-- Begin PROVIDED PASSAGE --

Perhaps because of my own views, confirmation bias reared its silly head and I took that to mean that even he, an ardent constitutional monarchist, could see the winds of change - but in the distance. That was nearly a quarter of a century ago. Even then, the inner-city Liberal seats had voted Yes.
Neither Coalition nor Labor governments have done anything since. It's pretty shameful. We don't want to go into constitutional change as ill-prepared as we were last time. The referendum debate was a knock-'em-down, hope-to-beat-the-others style of debate. Typical of many debates before and since then.
Our constitutional future deserves better than that. We deserve better than that. If you are a constitutional monarchist, sure, argue the case until the cows come home. At the same time, consider that you may not now or in the future be in the majority. Public opinion, indeed Australia as a whole, may be changing around you. What then? Will you be happy if Australia makes a potentially ill-considered constitutional change because the really serious work only started after a Yes vote? I hope not.

-- End PROVIDED PASSAGE --
-- Begin STORED ROWS --

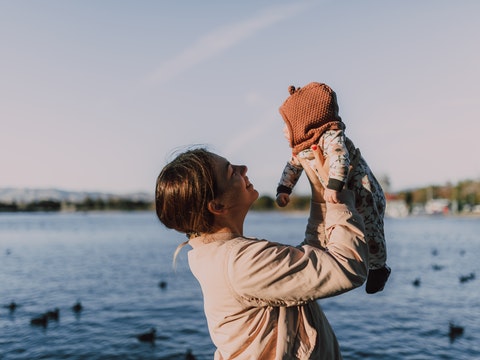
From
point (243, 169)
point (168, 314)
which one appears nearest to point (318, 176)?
point (243, 169)

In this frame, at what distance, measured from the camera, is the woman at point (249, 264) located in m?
1.83

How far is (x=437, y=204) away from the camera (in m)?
143

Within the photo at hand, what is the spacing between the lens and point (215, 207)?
79.1 inches

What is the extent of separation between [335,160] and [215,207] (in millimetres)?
560

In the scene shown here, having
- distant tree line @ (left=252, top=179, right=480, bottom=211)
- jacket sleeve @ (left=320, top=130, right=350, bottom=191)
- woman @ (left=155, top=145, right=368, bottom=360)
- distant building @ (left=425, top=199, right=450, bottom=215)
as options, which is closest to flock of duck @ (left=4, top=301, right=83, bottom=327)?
woman @ (left=155, top=145, right=368, bottom=360)

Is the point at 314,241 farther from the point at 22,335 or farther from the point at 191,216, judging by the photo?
the point at 22,335

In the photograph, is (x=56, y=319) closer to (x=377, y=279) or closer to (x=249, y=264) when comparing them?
(x=377, y=279)

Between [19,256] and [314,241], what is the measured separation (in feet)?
149

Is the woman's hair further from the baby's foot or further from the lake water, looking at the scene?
the lake water

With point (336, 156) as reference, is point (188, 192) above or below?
below

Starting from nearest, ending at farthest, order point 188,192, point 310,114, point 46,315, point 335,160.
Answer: point 188,192 → point 335,160 → point 310,114 → point 46,315

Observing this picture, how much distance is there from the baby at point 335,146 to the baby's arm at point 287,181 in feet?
0.65

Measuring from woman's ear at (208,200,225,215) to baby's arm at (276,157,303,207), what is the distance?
2.27ft

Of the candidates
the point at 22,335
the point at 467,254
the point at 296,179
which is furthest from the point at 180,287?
the point at 467,254
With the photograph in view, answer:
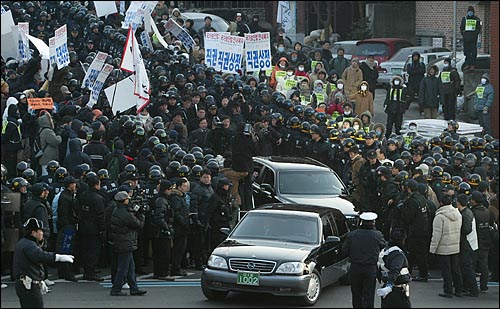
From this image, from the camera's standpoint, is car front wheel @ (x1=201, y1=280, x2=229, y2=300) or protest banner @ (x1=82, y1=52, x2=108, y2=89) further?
protest banner @ (x1=82, y1=52, x2=108, y2=89)

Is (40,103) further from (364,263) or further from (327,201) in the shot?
(364,263)

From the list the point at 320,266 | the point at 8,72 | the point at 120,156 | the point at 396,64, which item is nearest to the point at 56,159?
the point at 120,156

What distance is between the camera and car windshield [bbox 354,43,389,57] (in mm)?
37906

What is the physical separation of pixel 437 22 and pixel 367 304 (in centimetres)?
3039

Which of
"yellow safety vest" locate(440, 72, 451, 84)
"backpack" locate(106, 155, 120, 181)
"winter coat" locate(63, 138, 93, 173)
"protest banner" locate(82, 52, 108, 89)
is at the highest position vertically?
"protest banner" locate(82, 52, 108, 89)

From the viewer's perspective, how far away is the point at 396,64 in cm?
3550

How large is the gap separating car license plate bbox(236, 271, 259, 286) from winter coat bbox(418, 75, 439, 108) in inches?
597

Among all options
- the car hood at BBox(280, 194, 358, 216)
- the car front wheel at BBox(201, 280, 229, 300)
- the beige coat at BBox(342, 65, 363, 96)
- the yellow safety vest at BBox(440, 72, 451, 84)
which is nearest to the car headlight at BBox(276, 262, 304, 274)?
the car front wheel at BBox(201, 280, 229, 300)

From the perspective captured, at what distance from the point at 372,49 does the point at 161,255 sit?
21.9 m

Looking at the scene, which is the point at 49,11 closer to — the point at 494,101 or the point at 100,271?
the point at 494,101

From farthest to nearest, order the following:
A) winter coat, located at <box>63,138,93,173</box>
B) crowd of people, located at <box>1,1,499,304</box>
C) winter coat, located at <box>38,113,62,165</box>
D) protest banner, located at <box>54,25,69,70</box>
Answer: protest banner, located at <box>54,25,69,70</box>
winter coat, located at <box>38,113,62,165</box>
winter coat, located at <box>63,138,93,173</box>
crowd of people, located at <box>1,1,499,304</box>

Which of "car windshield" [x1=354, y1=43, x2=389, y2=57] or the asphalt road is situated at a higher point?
"car windshield" [x1=354, y1=43, x2=389, y2=57]

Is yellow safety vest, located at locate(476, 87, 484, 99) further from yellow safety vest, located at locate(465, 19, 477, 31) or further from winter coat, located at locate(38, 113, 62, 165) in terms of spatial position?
winter coat, located at locate(38, 113, 62, 165)

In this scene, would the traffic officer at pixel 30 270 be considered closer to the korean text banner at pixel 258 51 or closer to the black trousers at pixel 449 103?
the korean text banner at pixel 258 51
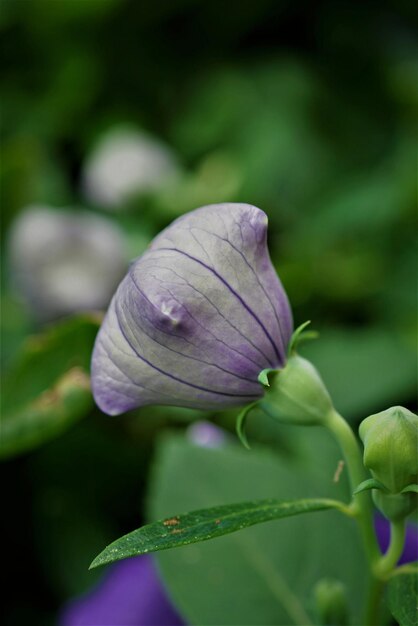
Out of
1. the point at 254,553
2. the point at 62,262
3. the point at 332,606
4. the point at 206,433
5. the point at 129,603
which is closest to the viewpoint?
the point at 332,606

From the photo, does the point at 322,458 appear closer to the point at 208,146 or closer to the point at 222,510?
the point at 222,510

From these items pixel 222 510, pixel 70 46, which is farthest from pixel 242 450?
pixel 70 46

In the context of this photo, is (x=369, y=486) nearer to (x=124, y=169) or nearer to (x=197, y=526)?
(x=197, y=526)

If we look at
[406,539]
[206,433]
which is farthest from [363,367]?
[406,539]

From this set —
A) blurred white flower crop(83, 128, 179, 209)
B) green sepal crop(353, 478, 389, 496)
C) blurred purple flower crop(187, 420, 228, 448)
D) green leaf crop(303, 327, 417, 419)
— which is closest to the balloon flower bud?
green sepal crop(353, 478, 389, 496)

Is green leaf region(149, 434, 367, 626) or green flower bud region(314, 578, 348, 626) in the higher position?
green flower bud region(314, 578, 348, 626)

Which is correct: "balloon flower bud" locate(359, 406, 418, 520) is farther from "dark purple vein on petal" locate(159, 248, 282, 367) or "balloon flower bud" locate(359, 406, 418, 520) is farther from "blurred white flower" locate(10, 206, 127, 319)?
"blurred white flower" locate(10, 206, 127, 319)
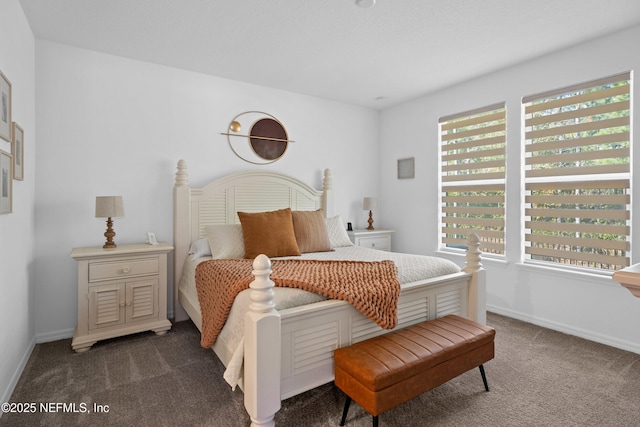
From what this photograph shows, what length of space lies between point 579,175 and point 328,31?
2.49m

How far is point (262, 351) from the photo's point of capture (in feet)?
5.08

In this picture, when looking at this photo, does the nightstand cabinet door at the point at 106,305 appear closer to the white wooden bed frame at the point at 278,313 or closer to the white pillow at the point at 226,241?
the white wooden bed frame at the point at 278,313

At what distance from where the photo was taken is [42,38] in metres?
2.72

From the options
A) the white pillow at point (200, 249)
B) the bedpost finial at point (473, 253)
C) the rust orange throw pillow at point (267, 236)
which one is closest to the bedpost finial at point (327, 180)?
the rust orange throw pillow at point (267, 236)

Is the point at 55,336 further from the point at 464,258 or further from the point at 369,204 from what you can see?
the point at 464,258

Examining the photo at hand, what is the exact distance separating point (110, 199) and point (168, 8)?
5.00 ft

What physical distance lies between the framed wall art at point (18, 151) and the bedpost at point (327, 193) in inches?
112

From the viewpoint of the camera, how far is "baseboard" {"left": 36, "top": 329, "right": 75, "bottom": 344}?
8.97ft

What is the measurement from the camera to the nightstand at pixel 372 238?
13.7 ft

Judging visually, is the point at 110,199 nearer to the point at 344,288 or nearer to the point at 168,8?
Result: the point at 168,8

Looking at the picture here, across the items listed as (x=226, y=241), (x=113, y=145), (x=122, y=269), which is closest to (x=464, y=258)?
(x=226, y=241)

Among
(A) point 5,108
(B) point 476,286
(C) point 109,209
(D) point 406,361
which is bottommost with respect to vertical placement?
(D) point 406,361

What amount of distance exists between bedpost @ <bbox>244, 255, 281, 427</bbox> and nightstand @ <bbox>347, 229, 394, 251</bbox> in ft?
8.65

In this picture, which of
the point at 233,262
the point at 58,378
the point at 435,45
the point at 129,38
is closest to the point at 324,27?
the point at 435,45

-- End STORED ROWS --

— TASKS —
A - From the passage on constitutional change, extract the text between "Perhaps because of" and "had voted Yes.", inclusive.
B - In the passage on constitutional change, what style of debate was the referendum debate said to be?

— ANSWERS BY TASK —
A -
Perhaps because of my own views, confirmation bias reared its silly head and I took that to mean that even he, an ardent constitutional monarchist, could see the winds of change - but in the distance. That was nearly a quarter of a century ago. Even then, the inner-city Liberal seats had voted Yes.

B - A knock-'em-down, hope-to-beat-the-others style of debate.